Benchmarks
Why benchmark
Fizeau exists because we wanted a single agent runtime where the harness and the model are independently swappable. The benchmarks here exist for the same reason: they separate harness loss from model loss so you can answer questions of the form “is it the loop that’s hurting, or the model?” with evidence.
Each benchmark exercises the agent loop the same way — same prompts, same tools, same compaction policy, same tool-call accounting. We then permute the variables:
- Same model, different provider/runtime. The Qwen3.6-27B profiles route the same model through OpenRouter (cloud), vLLM int4 on a local GPU (sindri), and oMLX 8-bit on Apple silicon (vidar). A pass-rate or wall-time delta between these profiles is provider/runtime loss — the cost of how the bytes reach the model, not what the model is.
- Same model, different harness. The
fiz-harness-*profiles wrap Claude Code, Codex, Pi, and OpenCode through fiz so the model and the API stay constant while the agent loop changes. A delta here is harness loss. - Different models, same task. The leaderboard rows on each report page show how frontier hosted models (Claude Opus 4.6, GPT-5.4, Gemini 3 Pro) score on the same task set. That’s the upper bound a small open-weight model is measured against.
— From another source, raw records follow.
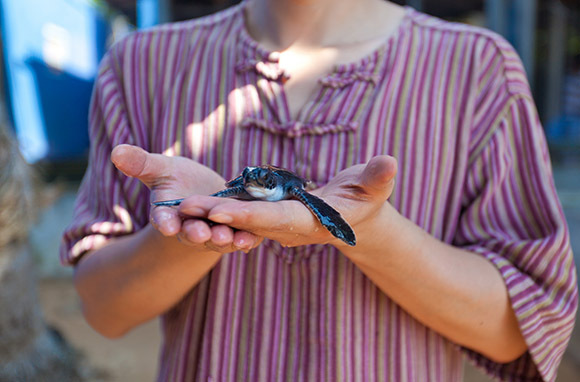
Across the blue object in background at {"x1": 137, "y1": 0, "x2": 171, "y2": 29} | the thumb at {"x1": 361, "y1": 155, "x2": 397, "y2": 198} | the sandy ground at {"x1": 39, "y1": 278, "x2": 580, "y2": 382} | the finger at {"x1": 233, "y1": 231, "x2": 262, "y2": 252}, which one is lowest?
the sandy ground at {"x1": 39, "y1": 278, "x2": 580, "y2": 382}

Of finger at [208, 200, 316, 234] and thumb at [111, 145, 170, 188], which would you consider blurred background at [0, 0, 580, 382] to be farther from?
finger at [208, 200, 316, 234]

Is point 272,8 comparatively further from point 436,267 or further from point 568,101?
point 568,101

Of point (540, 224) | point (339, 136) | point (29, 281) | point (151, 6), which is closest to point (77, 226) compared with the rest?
point (339, 136)

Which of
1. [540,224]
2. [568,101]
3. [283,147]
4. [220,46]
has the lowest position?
[568,101]

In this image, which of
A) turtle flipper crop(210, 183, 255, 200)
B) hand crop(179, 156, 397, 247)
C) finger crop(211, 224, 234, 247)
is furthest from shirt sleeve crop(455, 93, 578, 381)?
finger crop(211, 224, 234, 247)

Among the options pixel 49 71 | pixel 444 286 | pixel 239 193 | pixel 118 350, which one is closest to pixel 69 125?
pixel 49 71

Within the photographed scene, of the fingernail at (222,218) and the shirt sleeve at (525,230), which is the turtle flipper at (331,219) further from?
the shirt sleeve at (525,230)
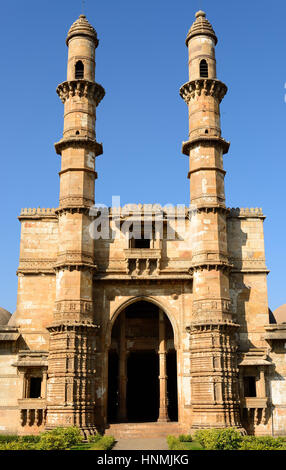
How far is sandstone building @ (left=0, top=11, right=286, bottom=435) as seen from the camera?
2555cm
Every per-turn timing — first-token latency, decode rate, prefill time — lands on disk in line-delimited JSON. The reports below come from those logs via scripts/benchmark/generate-report.py; rerunning the script regenerates every chart and table here.
Headline numbers
| Profile | pass@k | p50 TTFT | p50 decode | p50 wall | avg cost |
|---|---|---|---|---|---|
| OpenRouter (cloud) | 61.8%55/89 | 0.89s | 47 tok/s | 569s | $0.143 |
| vLLM int4 local CUDA | 34.1%28/82 | 18.98s | 66 tok/s | 845s | — |
| llama.cpp Q3_K_XL local CUDA | 32.0%24/75 | 1.96s | 18 tok/s | 487s | — |
| oMLX 8-bit local Apple Silicon | 38.3%31/81 | 10.15s | 15 tok/s | 930s | — |
harborframework/terminal-bench-2-leaderboard. Ensembles (OB-1, Junie_CLI multi-model) are filtered out; for each model we pick the single-model harness with the highest pass@k.| Model | via | pass@k |
|---|---|---|
| Claude Opus 4.6 | Crux__Claude-Opus-4.6 | 96.6%86/89 |
| GPT-5.4 | Forge__GPT-5.4 | 89.9%80/89 |
| GPT-5.3-Codex | Mux__GPT-5.3-Codex | 88.8%79/89 |
| Gemini 3 Pro | Ante__Gemini-3-Pro-Preview | 82.0%73/89 |
| Gemini 3.1 Pro | Judy__Gemini-3.1-Pro-Preview | 93.3%83/89 |
Raw data explorer
The benchmark workbench exposes every collected cell as a browser-side analytical table with search, sort, filters, pairwise model-gap slices, and aggregate views over model, quantization, runtime, hardware, tokens, cost, and outcomes.
What’s measured
| signal | source | what it tells you |
|---|---|---|
| pass@k | TB-2.1 verifier | does the agent solve the task, k=5 reps, any-pass |
| TTFT (p50) | per-turn llm.delta − llm.request | provider prefill + queue latency under realistic context |
| decode tok/s (p50) | per-turn llm.response.ts − first delta | steady-state generation rate post-prefill |
| wall (p50) | trial start → trial end | total time the agent took, end-to-end |
| turns (p50) | count of llm.request per trial | how much the agent loop iterated |
| cost ($) | provider pricing × tokens | only meaningful for paid profiles |
A turn-by-turn breakdown bucketed by input-token length (prefill scaling) is on each per-benchmark page.
Available benchmarks
The left navigation links each benchmark we run today; add a new one by editing scripts/benchmark/profiles/*.yaml and rerunning the generator.